Display Options Threshold/Breakthrough Mark All as Read Mark All as Unread
The Fine Print: The following comments are owned by whoever posted them. We are not responsible for them in any way.
  • (Score: 0) by Anonymous Coward on Wednesday August 17 2016, @02:25PM

    by Anonymous Coward on Wednesday August 17 2016, @02:25PM (#389122)

    I'm not a physicist but... (you know good stuff is coming now)
    If a photon is both a particle and a wave, the latter behaving (conceptually) as waves of water
    If I 'beam down' a photon
    Doesn't that mean that the wave will cover a huge area on earth?

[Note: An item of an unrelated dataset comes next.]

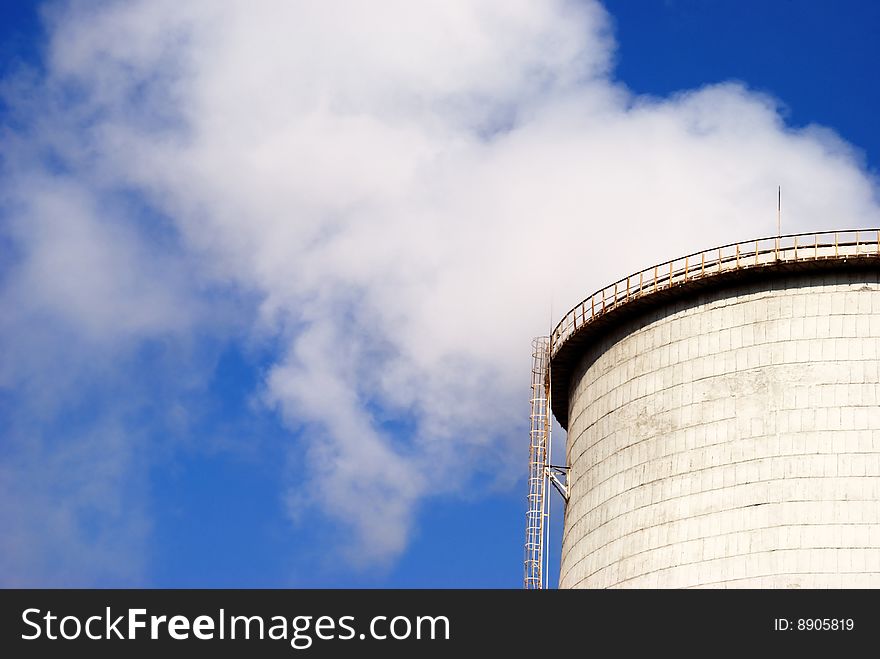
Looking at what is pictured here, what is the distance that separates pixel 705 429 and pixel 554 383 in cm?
927

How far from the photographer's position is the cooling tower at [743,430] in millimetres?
41969

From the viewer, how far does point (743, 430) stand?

    Now If observation of the wave 'collapses' the wave-function and basically makes the encryptors go "hnnggg... someone else is watching this, this is not secure" (basically the equivalence - if I understand correctly - of flipping a bit in a blob of encrypted data making the algorithm go "I can't decrypt this, something's wrong")
    Wouldn't I be able to do a DoS this communication by just watching the wave anywhere on earth where the wave would hit?

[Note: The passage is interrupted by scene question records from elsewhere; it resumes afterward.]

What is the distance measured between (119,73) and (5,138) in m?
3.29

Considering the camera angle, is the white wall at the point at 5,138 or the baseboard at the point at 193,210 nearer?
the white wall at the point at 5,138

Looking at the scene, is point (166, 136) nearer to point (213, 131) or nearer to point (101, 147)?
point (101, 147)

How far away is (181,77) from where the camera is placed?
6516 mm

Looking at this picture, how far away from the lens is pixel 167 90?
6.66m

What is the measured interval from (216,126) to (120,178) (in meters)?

    Inquiring minds would like to know...

  • (Score: 2) by wonkey_monkey on Wednesday August 17 2016, @03:36PM

    by wonkey_monkey (279) on Wednesday August 17 2016, @03:36PM (#389150) Homepage

    Doesn't that mean that the wave will cover a huge area on earth?

    Nope. It'll be tightly focused. Has to be.

    If it wasn't, for some reason, and you were able to detect a photon at some remote site, that wouldn't have been one of the ones that would end up being used in the encryption key anyway, as it woudn't have been received at the receiving station.

    --
    systemd is Roko's Basilisk
  • (Score: 2) by Capt. Obvious on Wednesday August 17 2016, @06:04PM

    by Capt. Obvious (6089) on Wednesday August 17 2016, @06:04PM (#389218)

    A single photon is both a wave and a particle. However, the spotlight from a flashlight is not a single photon/single wave. It is made up of tons of photons. In fact, one of the big concerns in this system is that multiple photons are sent for any given bit. Each photon can only be "read" once and cannot be reproduced (oversimplification, reproduction is accurate 50% of the time). But if you send 2 photons with the same bit, and I intercept one of them, then I can read that one and you cannot detect it.

    You can DOS this communication by taking a similar laser, pointing it at the receiver, and turning it on.

  • (Score: 2) by maxwell demon on Thursday August 18 2016, @10:11AM

    by maxwell demon (1608) on Thursday August 18 2016, @10:11AM (#389545) Journal

    I am a physicist, so let me explain.

    First: Yes, a wave spreads, but the spread can be controlled to a good extent. For example, a laser pointer emits a wave, yet if you pointed a laser pointer to the moon, you'd get a spot of merely 40 meters diameter. A satellite is much closer than the moon, so it should certainly be possible to limit the spread basically to the receiver.

    Second: It is not really accurate to say that the photon is both a particle and a wave. Rather some of its properties are as we would expect particles to behave, and others are as we would expect waves to behave. But a photon is neither a particle nor a wave; it just shows behaviour we know of those. In particular, the wave-like behaviour only describes the probability of finding it at some place. So a photon you've found outside the receiver would not have found inside the receiver anyway, and therefore would anyway have been lost for key generation. So you cannot do a DoS attack that way. You could, of course, do a DoS attack by going in between the satellite and the receiver, but then it would probably be easier to just send your own photons to the receivers so that the entangled photons from the satellite no longer can reliably be detected.

    Third: In typical quantum cryptography protocols, the photons don't transport the encrypted message, they are just used to generate a one-time pad that is then used to classically encrypt the message. One-time pads are provably secure (indeed, they are the only cryptographic method that is proven to be so), and all the quantum stuff does is to ensure that the pad is truly random, and that nobody but the sender and the recipient have the one-time pad.

    --
    The Tao of math: The numbers you can count are not the real numbers.